Quote:
Originally Posted by LektorAJ
Have a degree in the first. I like computers and writing software but it sucks on a full time basis. Remotely most good work is through existing contacts otherwise you are competing on price with Indians.
Don't have a degree in the second but tons of flexible work available. Pay is by the word. You get faster with experience (you less often need to stop to do detective work on a word) so the hourly goes up. My second language of Slovak (learned as an adult) is important enough that its ranked circa no. 30 in terms of number of wikipedia pages but even that has few English/American people who can read it, understand it and write good English that means the same thing as the original Slovak text (you normally only translate into your own language and while native speakers of the other language may sometimes try to translate the other way "against the wind", they can't compete with you in terms of the quality of the resulting text). Translating is also good alongside poker as you can just do it the times of the week/day when the games aren't good.
So the moral is:
1 Turn off the computer, go abroad,
2 Chase local girls till you find one to teach you her language on a live in basis,
3 Make kids to cover the Darwinian success criteria.
4 Translate
5 Play poker on the side
6 Profit.
That's pretty much what I did and I'd recommend it to others.
There are masses of remote worker freelancers in multiple fields and many online platforms where their services are sold. I've often outsourced to freelancers.

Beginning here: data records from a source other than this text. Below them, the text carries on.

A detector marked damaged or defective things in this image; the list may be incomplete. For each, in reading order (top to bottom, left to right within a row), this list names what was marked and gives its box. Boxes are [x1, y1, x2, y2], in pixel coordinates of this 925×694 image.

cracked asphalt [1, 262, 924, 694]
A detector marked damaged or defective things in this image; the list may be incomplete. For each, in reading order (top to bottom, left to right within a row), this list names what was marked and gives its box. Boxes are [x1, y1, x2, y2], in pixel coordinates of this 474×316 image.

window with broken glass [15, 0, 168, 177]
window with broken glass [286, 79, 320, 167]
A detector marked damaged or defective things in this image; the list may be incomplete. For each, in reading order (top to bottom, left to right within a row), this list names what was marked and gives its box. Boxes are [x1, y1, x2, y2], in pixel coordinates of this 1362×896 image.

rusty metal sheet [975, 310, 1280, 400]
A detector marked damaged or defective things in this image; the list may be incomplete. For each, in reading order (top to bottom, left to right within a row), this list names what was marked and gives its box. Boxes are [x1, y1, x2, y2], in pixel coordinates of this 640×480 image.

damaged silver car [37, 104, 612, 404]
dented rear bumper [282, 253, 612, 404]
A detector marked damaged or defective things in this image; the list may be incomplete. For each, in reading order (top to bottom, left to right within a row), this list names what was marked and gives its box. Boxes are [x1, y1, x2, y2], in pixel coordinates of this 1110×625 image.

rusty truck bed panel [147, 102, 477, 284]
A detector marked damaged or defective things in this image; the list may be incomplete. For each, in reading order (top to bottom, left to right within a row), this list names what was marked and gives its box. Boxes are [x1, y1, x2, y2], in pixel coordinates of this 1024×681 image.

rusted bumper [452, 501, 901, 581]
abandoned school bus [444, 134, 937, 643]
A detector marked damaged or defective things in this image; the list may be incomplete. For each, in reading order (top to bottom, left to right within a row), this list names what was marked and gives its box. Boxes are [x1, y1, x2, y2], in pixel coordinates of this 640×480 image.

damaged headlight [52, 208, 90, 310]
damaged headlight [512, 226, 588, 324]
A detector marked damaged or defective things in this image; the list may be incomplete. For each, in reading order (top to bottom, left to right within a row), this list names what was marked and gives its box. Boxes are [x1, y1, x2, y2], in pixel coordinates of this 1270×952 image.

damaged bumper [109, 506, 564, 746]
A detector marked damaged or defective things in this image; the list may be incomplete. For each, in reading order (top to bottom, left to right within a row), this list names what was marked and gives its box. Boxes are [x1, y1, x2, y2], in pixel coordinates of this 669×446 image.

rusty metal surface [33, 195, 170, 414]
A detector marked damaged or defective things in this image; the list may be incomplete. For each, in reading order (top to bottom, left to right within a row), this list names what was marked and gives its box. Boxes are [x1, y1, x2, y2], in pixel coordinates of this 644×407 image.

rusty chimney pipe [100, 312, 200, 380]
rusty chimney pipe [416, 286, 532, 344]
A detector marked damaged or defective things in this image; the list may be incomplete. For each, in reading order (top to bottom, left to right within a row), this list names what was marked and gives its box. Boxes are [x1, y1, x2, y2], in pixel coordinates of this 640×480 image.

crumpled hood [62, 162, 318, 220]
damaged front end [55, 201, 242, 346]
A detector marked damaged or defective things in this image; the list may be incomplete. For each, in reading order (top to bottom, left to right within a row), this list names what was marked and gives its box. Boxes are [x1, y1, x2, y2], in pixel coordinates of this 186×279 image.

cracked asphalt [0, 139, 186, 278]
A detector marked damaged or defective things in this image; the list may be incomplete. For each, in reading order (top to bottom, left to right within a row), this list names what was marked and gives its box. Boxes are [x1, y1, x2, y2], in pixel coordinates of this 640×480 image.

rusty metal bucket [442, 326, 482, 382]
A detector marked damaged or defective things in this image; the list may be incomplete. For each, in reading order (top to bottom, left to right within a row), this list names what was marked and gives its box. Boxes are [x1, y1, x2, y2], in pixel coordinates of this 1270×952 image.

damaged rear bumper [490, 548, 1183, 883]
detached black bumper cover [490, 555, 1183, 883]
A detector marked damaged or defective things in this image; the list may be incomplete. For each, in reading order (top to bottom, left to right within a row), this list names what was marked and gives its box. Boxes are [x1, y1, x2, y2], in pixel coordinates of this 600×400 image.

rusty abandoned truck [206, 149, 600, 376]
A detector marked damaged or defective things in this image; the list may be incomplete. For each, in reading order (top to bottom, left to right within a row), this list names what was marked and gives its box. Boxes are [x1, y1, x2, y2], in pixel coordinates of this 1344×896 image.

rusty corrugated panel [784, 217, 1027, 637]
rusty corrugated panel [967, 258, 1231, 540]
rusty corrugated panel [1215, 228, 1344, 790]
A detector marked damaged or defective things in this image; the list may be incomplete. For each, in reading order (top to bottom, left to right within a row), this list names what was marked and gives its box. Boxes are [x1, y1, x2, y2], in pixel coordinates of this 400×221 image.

Main service categories are: Admin, Business Support, Design, Marketing & PR, Social Media, Software/Web Development, Translation, Video/Photo/Audio/Animation, and writing.
Freelancer competition
on price is with India/Pakistan/Bangladesh, however for the buyer it's sometimes a false economy, not through standard of work but through communication/language problems and the time difference.
So European/North American freelancers get their fair share of the pie.
I see this style of working/hiring growing fast and becoming a significant chunk of the work force.
Last edited by SageDonkey; 12-06-2017 at 08:29 PM.